== Extract

Tips for travelling with eczema

Posted on June 10, 2015 by Guest Writer
Couple on beach

Skin conditions such as eczema can be challenging, not just for you but for the people you are with. If you are going away to an unfamiliar environment and perhaps a different climate, your trip could bring on allergies, eczema or other irritants. However, if you take the right precautions, there’s no reason why you shouldn’t enjoy your holidays as much as anyone else.

Below is a list of travel tips which should help you relieve the symptoms if you are prone to eczema:


  • Before you go, ask your doctor for advice or medications such as topical steroids to help keep your eczema at bay should you have a flare up while you are away.
  • Take extra moisturiser and other ointments with you. Different climates can bring on problems such as uncomfortable, cracked or flaky skin which can lead to serious infections.
  • Bleach, detergents and dust mites often trigger allergies and eczema. If you pack your own anti-allergy sheet with dust mite protection, you could avoid an unnecessary flare-up.
  • If you are travelling to an EEA country or Switzerland, make sure you get a European Health Insurance Card (EHIC) to cover you for emergency medical treatment while you are away. Bear in mind, however that this free card does not cover other things like repatriation, loss or theft of baggage and 24 hour medical assistance. A good travel insurance policy is therefore a must.
  • As with all medical complaints, it is important to let your insurers know if you have eczema, along with any other pre-existing medical condition(s) you may have. If you fail to do so, your policy will be invalid and any claim you make may be denied.


  • Keep drinking – non-alcoholic drinks of course. Ideally water and fruit juices are best. Travel can make you a little more stressed than usual and is dehydrating, so remember to keep your fluid levels up at all times.
  • Dress in cotton or linen loose fitting clothing to avoid irritating your skin with rubbing from sitting down or walking for long periods of time. Avoid wool and synthetics as much as possible. Extreme temperature can give rise to flare ups, so remember your hat and gloves in winter and cool clothing in summer.

These tips are non-advisery and are merely meant as a general guide to avoiding problems when you go on holiday with eczema. For professional advice, please consult your doctor.

====
== Entries shown

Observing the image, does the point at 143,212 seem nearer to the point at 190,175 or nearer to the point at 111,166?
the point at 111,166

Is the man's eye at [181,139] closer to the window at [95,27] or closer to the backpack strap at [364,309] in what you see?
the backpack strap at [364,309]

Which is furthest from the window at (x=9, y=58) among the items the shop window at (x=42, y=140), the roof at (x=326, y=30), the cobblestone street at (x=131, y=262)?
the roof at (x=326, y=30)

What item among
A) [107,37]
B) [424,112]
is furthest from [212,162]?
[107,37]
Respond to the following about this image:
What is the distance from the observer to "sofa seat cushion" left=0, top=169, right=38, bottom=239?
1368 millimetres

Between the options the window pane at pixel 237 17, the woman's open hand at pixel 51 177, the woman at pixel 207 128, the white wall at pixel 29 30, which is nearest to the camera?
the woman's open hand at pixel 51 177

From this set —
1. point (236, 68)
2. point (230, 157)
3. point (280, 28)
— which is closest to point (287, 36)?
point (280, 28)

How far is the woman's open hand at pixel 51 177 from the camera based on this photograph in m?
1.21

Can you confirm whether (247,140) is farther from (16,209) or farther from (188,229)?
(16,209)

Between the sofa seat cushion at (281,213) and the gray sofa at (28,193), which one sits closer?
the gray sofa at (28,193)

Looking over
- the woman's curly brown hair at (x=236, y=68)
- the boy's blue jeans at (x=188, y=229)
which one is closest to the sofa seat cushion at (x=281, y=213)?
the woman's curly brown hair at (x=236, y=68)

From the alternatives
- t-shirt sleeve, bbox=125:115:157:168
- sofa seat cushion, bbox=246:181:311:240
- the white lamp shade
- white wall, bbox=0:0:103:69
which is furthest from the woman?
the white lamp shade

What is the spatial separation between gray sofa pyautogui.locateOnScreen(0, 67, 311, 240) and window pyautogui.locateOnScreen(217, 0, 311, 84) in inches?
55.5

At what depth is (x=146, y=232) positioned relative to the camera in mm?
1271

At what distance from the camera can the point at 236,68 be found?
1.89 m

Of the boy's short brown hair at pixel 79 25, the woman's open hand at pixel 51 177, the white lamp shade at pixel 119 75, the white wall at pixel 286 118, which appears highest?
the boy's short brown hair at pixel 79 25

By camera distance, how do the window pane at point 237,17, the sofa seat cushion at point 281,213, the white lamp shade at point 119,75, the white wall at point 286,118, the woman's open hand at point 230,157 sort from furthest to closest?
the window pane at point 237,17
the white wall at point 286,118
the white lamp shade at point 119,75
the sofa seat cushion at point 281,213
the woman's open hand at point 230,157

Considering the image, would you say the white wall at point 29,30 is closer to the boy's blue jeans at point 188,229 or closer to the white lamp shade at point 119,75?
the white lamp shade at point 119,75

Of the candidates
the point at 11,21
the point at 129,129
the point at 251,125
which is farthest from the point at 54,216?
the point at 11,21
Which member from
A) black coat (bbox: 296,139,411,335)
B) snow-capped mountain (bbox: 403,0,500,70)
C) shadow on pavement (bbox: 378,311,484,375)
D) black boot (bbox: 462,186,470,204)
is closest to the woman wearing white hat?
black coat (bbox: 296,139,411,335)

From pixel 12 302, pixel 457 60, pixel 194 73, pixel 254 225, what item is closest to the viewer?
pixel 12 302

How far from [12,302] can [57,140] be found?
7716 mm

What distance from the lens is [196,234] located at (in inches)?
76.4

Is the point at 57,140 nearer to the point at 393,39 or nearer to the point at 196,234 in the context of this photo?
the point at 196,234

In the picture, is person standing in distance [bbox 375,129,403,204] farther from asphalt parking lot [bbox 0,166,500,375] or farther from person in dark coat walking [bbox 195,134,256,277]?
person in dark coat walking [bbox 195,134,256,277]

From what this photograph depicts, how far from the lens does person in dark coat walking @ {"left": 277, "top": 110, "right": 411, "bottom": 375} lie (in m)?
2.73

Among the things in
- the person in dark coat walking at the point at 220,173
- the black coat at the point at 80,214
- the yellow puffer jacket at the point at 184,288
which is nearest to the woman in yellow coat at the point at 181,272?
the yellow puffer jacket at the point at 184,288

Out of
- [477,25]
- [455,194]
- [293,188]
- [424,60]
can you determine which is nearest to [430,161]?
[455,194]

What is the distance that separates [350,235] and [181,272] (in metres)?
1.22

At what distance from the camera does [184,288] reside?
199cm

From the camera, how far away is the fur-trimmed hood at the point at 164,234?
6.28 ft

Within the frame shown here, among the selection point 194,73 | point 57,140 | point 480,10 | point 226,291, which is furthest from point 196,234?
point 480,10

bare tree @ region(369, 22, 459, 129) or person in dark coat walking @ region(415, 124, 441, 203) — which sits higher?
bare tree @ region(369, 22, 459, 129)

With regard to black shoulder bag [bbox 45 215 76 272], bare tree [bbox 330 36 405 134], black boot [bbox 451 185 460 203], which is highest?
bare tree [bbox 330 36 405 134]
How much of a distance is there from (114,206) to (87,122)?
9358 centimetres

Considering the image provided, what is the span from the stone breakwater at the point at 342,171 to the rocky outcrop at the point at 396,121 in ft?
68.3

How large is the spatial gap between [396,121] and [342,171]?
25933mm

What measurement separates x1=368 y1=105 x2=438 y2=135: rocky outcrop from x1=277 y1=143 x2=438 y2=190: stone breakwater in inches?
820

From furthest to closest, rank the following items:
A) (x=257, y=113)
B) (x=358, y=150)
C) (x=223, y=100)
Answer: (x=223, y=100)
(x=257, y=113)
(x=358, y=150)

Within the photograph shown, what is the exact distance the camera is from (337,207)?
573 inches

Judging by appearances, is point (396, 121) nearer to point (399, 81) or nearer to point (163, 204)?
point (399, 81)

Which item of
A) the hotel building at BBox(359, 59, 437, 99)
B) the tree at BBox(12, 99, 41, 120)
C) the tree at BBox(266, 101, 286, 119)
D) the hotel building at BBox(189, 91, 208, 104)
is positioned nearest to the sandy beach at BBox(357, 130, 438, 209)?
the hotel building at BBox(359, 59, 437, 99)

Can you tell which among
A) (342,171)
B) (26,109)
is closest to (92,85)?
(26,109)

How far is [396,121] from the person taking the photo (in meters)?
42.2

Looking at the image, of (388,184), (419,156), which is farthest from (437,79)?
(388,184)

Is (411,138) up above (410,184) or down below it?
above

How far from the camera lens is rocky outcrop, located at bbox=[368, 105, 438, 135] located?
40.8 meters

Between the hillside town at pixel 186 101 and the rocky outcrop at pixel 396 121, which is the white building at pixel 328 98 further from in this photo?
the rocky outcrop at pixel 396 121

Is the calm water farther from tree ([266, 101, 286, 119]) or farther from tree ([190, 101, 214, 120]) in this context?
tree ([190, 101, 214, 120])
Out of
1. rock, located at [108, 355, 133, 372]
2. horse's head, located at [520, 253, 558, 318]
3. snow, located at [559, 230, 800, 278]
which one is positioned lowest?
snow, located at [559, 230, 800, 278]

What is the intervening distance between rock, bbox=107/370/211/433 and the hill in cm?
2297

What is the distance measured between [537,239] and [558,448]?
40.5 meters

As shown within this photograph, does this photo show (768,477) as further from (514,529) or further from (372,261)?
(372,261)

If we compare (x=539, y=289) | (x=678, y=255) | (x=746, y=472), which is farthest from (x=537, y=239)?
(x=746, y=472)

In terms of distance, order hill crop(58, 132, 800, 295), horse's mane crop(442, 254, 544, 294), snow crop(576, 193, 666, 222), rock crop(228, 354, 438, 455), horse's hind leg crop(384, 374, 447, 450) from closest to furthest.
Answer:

====

Required actions ▸
**1)** Change the eczema travel tips: give the stretch from "Skin conditions such" through "to serious infections." again, with "moisturiser" replaced by "lotion".
**2)** According to the eczema travel tips, why is a good travel insurance policy a must even with a European Health Insurance Card? Answer in one to three sentences.
**3)** Which clothing materials do the eczema travel tips say to avoid as much as possible?
The rows are separate material, apart from the eczema travel tips.

Results by task ▸
**1)**
Skin conditions such as eczema can be challenging, not just for you but for the people you are with. If you are going away to an unfamiliar environment and perhaps a different climate, your trip could bring on allergies, eczema or other irritants. However, if you take the right precautions, there’s no reason why you shouldn’t enjoy your holidays as much as anyone else.

Below is a list of travel tips which should help you relieve the symptoms if you are prone to eczema:


  • Before you go, ask your doctor for advice or medications such as topical steroids to help keep your eczema at bay should you have a flare up while you are away.
  • Take extra lotion and other ointments with you. Different climates can bring on problems such as uncomfortable, cracked or flaky skin which can lead to serious infections.

**2)** The free European Health Insurance Card covers emergency medical treatment, but it does not cover things like repatriation, loss or theft of baggage, or 24-hour medical assistance. A good travel insurance policy is therefore needed.

**3)** Wool and synthetics.